So, The Fat Nutritionist has an awesome post about her and her husband’s decision for him to stay home and how weird it was to have her friends thinking that he was taking advantage of her, when they wouldn’t think twice about a woman in the same role.
She points out that she’s not good at homemaking tasks, because she can only focus on them for a short time. Her husband, on the other hand, is very good at them.
There are a lot of things I love about this post. One is the way it conveys the importance of homemaking. Cooking, cleaning, organizing, all the stuff that makes a family’s life run. It’s a real job, and its effects are major.
It’s only been two weeks, but already things are better. I have my meals more regularly, there are groceries in the house, and the place is clean. He’s done repair jobs that have gone neglected since we moved in. The cats are, again, spoiled by having their preferred human always around, and I’m slowly regaining the energy and time to write, while also seeing the extraordinary clients who put food on our table.
He’s contented that, instead of helping union-busting assholes make even more profit, his efforts now go toward keeping me sane and helping people, especially women, recover from chronic dieting and fear of food.
Another is the way it highlights the fact that gendered assumptions about who’s good at what are pretty much useless.
One of the conclusions that Matt and I have come to is that he’d make a way better househusband/stay-at-home dad than I would a housewife/stay-at-home mom.
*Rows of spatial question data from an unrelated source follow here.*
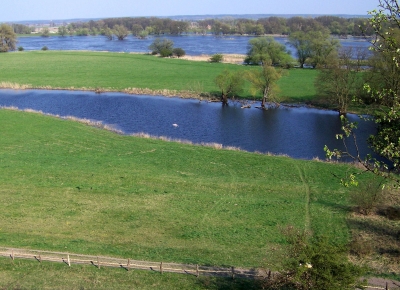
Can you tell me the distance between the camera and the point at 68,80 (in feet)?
250

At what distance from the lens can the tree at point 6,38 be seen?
11418 centimetres

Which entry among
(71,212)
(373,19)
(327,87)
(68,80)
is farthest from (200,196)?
(68,80)

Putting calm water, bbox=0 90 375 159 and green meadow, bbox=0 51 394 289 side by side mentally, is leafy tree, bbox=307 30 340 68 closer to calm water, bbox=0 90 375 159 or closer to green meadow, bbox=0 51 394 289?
calm water, bbox=0 90 375 159

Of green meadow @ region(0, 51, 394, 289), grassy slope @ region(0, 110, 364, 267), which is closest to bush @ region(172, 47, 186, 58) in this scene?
→ green meadow @ region(0, 51, 394, 289)

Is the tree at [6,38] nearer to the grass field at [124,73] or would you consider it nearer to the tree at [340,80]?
the grass field at [124,73]

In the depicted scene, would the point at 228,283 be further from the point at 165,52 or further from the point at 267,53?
the point at 165,52

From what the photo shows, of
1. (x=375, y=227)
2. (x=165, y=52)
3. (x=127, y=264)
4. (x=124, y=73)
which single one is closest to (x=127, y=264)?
(x=127, y=264)

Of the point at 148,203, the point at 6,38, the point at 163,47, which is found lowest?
the point at 148,203

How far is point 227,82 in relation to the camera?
61.3 meters

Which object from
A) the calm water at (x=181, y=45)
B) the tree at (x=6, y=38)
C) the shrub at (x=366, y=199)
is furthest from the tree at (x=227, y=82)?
the tree at (x=6, y=38)

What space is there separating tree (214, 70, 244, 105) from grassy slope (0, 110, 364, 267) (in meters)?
24.4

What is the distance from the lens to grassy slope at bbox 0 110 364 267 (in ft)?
65.9

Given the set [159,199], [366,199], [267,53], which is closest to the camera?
[366,199]

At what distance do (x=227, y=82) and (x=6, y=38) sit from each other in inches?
3281
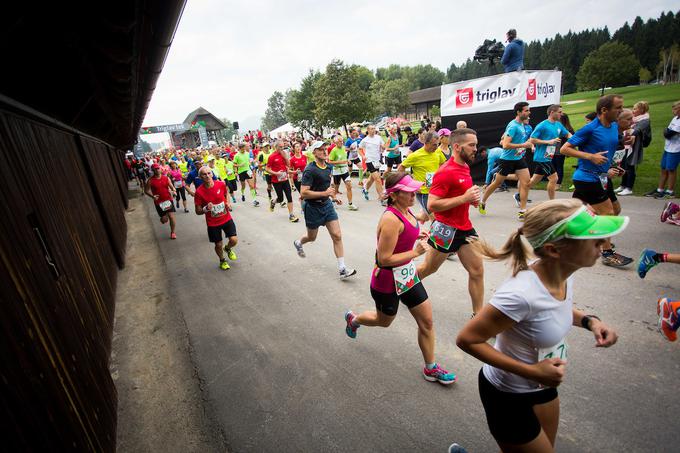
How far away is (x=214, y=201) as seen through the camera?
6.40 m

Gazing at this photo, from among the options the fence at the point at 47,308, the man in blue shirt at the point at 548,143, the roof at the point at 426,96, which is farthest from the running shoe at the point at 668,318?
the roof at the point at 426,96

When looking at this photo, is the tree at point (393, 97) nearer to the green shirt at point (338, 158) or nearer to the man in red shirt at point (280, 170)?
the green shirt at point (338, 158)

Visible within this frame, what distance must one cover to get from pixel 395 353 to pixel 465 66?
Result: 134m

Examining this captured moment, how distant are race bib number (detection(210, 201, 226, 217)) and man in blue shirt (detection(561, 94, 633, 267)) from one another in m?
5.75

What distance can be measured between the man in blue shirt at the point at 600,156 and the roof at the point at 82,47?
5044 millimetres

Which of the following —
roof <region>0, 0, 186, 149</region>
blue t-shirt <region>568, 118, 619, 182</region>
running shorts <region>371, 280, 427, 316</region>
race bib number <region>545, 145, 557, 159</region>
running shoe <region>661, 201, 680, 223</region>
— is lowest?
running shoe <region>661, 201, 680, 223</region>

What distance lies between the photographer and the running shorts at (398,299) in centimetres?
295

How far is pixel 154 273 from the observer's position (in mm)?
7078

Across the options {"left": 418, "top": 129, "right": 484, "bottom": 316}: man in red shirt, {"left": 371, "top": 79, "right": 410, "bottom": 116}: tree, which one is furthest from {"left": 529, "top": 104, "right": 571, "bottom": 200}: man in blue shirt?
{"left": 371, "top": 79, "right": 410, "bottom": 116}: tree

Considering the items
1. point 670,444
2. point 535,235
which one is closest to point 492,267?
point 670,444

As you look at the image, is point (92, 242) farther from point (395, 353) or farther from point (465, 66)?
point (465, 66)

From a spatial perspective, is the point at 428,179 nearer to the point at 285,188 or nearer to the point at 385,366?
the point at 385,366

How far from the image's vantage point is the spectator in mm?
9539

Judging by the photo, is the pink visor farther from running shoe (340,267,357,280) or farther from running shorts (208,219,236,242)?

Less because of any inherent skills or lack thereof, but more because of personality differences. He’s pretty cool under pressure; I’m easily flustered. With housework especially, I tend to get overwhelmed by the mess and have trouble methodically attacking it one task at a time. I think I’d be an awesome housewife for a month or two, then burn myself out and watch TV and play RIFT for the next month. And I’d alternate between loving it and despising it.
Matt, on the other hand, would plug along steadily, giving himself reasonable breaks for goofing off, but still getting the essential things done. And he probably wouldn’t stress about it. Unfortunately, as long as he’s a computer geek and I’m a language geek, our earning power is vastly different, and if one of us stays home, it’ll be me. (The upside to that is that I have more options for at-home freelance work. You can write and edit anywhere.)
One of the things that I think it’s really important to acknowledge when talking about the stay-at-home thing, especially women doing the traditional “wife and mother” gig is that individual choices are complicated. And the fact that a couple makes a choice that’s best for them doesn’t mean that that choice can actually exist apart from all the complications of living in a sexist society.
One huge example of this is pointed out on Alas, a Blog, here.
to whatever extent some women freely choose to stay out of the labor market, the choice isn’t made in a void. The fact that women – even non-mothers – get rewarded less for wage-work than men means that women give less up if they choose to trade off paid work for motherhood. Women’s lower pay means women have less reason to stay in the paid work market; it also means that when a married couple decides that the lower-paid spouse should give up work for children, the spouse who happens to be lower paid will almost always be the wife. Economists call this a “feedback effect”; it’s likely that women earn less because they work less, but it’s also likely that women work less because of lower earnings.
So, yeah, it’s complicated. People’s choices are limited by so many things that it’s not enough to say “couples should choose what’s best for them” and leave it at that. Of course that’s true, but “what’s best for them” might be different if we actually lived in an egalitarian society. One where men and women got paid the same for the same work, for starters.